*Fragmento del texto*:

○ ○ ○ ○ ○ ○ ○

En el capítulo anterior insistimos ya en el abuso actual de la
concepción de la potentia absoluta de Dios, frente a la potentia
ordinata, abuso que también está en el origen del concepto
confuso que se tiene y propaga del Espíritu de Dios. Por
ejemplo, aun suponiendo que Jesús dijera que el Espíritu Santo
"sopla donde quiere", el Espíritu Santo sopla
precisamente donde quiere: donde quiere Él, no donde quieren los
hombres. Esto es: fuera de la Iglesia, para impeler hacia ella
mediante gracias actuales; en la Iglesia, a fin de vivificarla
por medio de la gracia santificante: «Él [el Espíritu Santo]
es, finalmente, quien al par que engendra cada día nuevos hijos
a la Iglesia con la inspiración de la gracia, rehusa habitar con
su gracia santificante en los miembros totalmente separados de
Cristo» (Pío XII, Mystici Corporis,29.6.1943, Denz. 2288).
Que luego el Cuerpo Místico de Cristo comprenda también
excepcionalmente miembros in voto, in desiderio, y no sólo
miembros en acto, es una doctrina siempre creída por la Iglesia,
pero nunca lo fue la propuesta actual de que las "semillas
del Verbo" serían suficientes para la salvación. Tal
propuesta se ampara en el olvido de la doctrina tomista de la
distinción real entre existencia y esencia de las cosas creadas,
y por tanto del orden sobrenatural del natural.

○ ○ ○ ○ ○ ○ ○

*Listado*:
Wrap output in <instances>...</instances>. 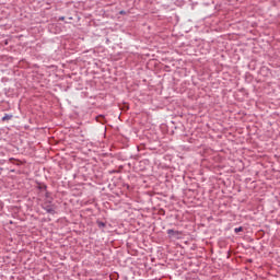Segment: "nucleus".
<instances>
[{"label":"nucleus","mask_w":280,"mask_h":280,"mask_svg":"<svg viewBox=\"0 0 280 280\" xmlns=\"http://www.w3.org/2000/svg\"><path fill=\"white\" fill-rule=\"evenodd\" d=\"M242 231H244V228L242 226L234 229V233H242Z\"/></svg>","instance_id":"nucleus-1"},{"label":"nucleus","mask_w":280,"mask_h":280,"mask_svg":"<svg viewBox=\"0 0 280 280\" xmlns=\"http://www.w3.org/2000/svg\"><path fill=\"white\" fill-rule=\"evenodd\" d=\"M8 119H12V116L5 115V116L2 118V121H5V120H8Z\"/></svg>","instance_id":"nucleus-2"},{"label":"nucleus","mask_w":280,"mask_h":280,"mask_svg":"<svg viewBox=\"0 0 280 280\" xmlns=\"http://www.w3.org/2000/svg\"><path fill=\"white\" fill-rule=\"evenodd\" d=\"M168 235H174V230H167Z\"/></svg>","instance_id":"nucleus-3"},{"label":"nucleus","mask_w":280,"mask_h":280,"mask_svg":"<svg viewBox=\"0 0 280 280\" xmlns=\"http://www.w3.org/2000/svg\"><path fill=\"white\" fill-rule=\"evenodd\" d=\"M120 14H124V11H120Z\"/></svg>","instance_id":"nucleus-4"}]
</instances>
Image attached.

○ ○ ○ ○ ○ ○ ○

*Instrucciones*: Sigue escribiendo el texto sobre el Espíritu Santo y la Iglesia justo después de su última oración.

*Respuesta*:
En algunas "catequesis" modernistas se sostiene que
«las "semillas de verdad" presentes y operantes en las
diversas tradiciones religiosas son un reflejo del único Verbo
de Dios, "que ilumina a todo hombre" (cf. Jn. 1, 9)».
El prólogo del Evangelio de San Juan es uno de los textos más
profundos del Cristianismo, pero también uno de los que se abusa
más. «El Verbo ilumina a todo hombre». ¿De qué manera? «El
Verbo ilumina [al intelecto de] todo hombre dice Santo Tomás en
cuanto le da la virtud natural o sobrenatural de entender»
(Summa Theol. I-II, q. 105, a. 3). Es decir: es clara tesis
ionnea que la religión se da en una luz inmanente a la
conciencia de todo hombre. Sin embargo, «si el Verbo, como luz
de la naturaleza, consiente que se exalten los valores de las
civilizaciones no cristianas, excluye, empero, que se teorice su
autosuficiencia respecto de la salvación». En otras palabras,
el Verbo es "luz de la naturaleza" en el orden de la
razón, pero en otro orden el Verbo es "luz
sobrenatural": revela las verdades sobrenaturales, las
verdades misteriosas inalcanzables con sola la razón natural y,
con todo, absolutamente necesarias para la salvación.
Se echa de ver que natural y sobrenatural no deben confundirse,
como no se deben confundir el orden de la razón y el de la fe.
Por ello, si, como en las "catequesis" consideradas, se
relacionan las "semillas del Verbo" con las
"diversas tradiciones religiosas", es evidente que se
trasciende del ámbito de la razón natural y se invade el
ámbito sobrenatural, el ámbito de la salvación, donde las
eventuales "semillas del Verbo" ya no bastan, sino que
es menester la única Revelación sobrenatural hecha por el
Verbo, la única religión verdadera. No hay otros medios de
salvación. Y en este punto nos parece que el edificio de las
"catequesis" se cuartea por todas partes. Sin embargo,
las autoridades ecuménicas sostienen que también la Tradición
habla de estas famosas "semillas" en las religiones (p.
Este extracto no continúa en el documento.